Biology in Year 11 will allow students to further develop scientific knowledge and their conceptual understanding of biology. Work begins with the study of Ecosystems in which students learn to appreciate and understand that living organisms may form populations of single species, there are communities of many species and ecosystems, interacting with each other, with the environment and with humans in many different ways. These living organisms are interdependent and show adaptations to their environment and the chemicals in ecosystems are continually cycling through the natural world. Work then turns to students learning about how the characteristics of a living organism are influenced by its genome and its interaction with the environment. Students are taught that evolution occurs by a process of natural selection and accounts both for biodiversity and how organisms are all related to varying degrees. Following completion of the GCSE specification, a bespoke revision programme is tailored for individual classes upon mock examination analysis.

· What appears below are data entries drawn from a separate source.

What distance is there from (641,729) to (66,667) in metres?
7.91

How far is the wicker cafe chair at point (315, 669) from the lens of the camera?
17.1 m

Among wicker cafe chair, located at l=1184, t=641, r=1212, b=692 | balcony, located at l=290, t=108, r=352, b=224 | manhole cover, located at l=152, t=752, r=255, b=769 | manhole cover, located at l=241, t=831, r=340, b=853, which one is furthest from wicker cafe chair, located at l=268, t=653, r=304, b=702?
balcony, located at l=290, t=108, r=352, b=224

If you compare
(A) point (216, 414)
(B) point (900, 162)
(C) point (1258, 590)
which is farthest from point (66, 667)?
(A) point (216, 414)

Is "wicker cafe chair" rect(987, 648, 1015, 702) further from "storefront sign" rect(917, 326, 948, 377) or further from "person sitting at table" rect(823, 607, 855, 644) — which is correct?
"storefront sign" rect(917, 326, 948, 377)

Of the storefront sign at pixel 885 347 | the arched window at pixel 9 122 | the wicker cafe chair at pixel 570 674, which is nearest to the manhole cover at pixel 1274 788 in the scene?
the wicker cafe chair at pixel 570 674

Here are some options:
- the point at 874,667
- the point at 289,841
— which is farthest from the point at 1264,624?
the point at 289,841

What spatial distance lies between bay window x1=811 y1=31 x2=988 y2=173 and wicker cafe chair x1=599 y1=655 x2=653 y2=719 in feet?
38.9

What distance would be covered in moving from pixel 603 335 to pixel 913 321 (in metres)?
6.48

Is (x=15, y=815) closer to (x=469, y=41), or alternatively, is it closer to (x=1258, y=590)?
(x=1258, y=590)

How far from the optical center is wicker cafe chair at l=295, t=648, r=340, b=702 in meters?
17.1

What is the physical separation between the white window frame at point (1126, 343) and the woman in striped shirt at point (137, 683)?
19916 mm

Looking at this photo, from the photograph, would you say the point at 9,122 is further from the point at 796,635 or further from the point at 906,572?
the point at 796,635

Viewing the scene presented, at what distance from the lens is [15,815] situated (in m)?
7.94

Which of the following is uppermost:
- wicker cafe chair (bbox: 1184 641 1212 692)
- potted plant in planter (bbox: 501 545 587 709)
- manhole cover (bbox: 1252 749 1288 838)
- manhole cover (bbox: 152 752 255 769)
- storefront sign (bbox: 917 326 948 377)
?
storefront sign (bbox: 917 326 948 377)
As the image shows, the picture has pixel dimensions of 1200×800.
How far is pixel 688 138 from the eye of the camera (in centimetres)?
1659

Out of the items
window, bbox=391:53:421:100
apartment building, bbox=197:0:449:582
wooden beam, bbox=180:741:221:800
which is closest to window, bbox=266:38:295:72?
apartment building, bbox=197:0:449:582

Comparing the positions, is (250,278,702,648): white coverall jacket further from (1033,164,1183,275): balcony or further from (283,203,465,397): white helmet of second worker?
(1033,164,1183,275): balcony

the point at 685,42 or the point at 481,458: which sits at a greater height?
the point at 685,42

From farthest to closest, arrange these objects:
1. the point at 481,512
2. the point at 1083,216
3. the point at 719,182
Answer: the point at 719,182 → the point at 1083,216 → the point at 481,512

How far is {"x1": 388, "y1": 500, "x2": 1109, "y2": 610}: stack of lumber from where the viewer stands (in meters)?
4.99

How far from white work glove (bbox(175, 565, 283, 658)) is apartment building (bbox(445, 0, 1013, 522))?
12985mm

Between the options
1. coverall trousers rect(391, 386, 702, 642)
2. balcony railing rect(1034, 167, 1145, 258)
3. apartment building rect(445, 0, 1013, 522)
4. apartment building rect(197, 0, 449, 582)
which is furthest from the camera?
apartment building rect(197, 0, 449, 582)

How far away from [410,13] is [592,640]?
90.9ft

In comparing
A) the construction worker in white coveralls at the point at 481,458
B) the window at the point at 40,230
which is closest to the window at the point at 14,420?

Chemistry in Year 11 extends on the fundamentals of knowledge that students will have acquired from prior study and in Year 10. Work begins with the study of predicting chemical reactions in which students learn that elements show periodic relationships in their chemical and physical properties and that these periodic properties can be explained in terms of the atomic structure of the elements. The fundamental skill of interpreting chemical equations, in symbolic terms, the overall change in a chemical reaction and use measuring the amount of a substance in moles is elaborated and explored further from previous study. Work then turns to Chemical Analysis including the many methods of separating mixtures including filtration and crystallisation, distillation and chromatographic techniques are explored. Following completion of the GCSE specification, a bespoke revision programme is tailored for individual classes upon mock examination analysis.
Physics in Year 11 extends on the fundamentals of knowledge that students will have acquired from prior study and in Year 10. Work begins with the study of waves, light and sound. They are taught about light and how it is reflected by mirrors and can apply this knowledge to understanding that the angle of incidence is equal to the angle of reflection. They are further taught about how light enters the eye, how sound travels, and are provided with an introduction to electromagnetic waves and radiation. The concept of cause and effect in explaining such links as those between changes in atomic nuclei and radioactive emissions are explored. Teaching then elaborates on the uses and hazards of radiation with a focus on nuclear fission and nuclear fusion. Then student encounter the uses of magnetism with some focus on motors, generators and transformers. For separate Science students they are taught a topic which focuses on Space Physics including the big bang, the solar system and satellites and orbits. Following completion of the GCSE specification, a bespoke revision programme is tailored for individual classes upon mock examination analysis.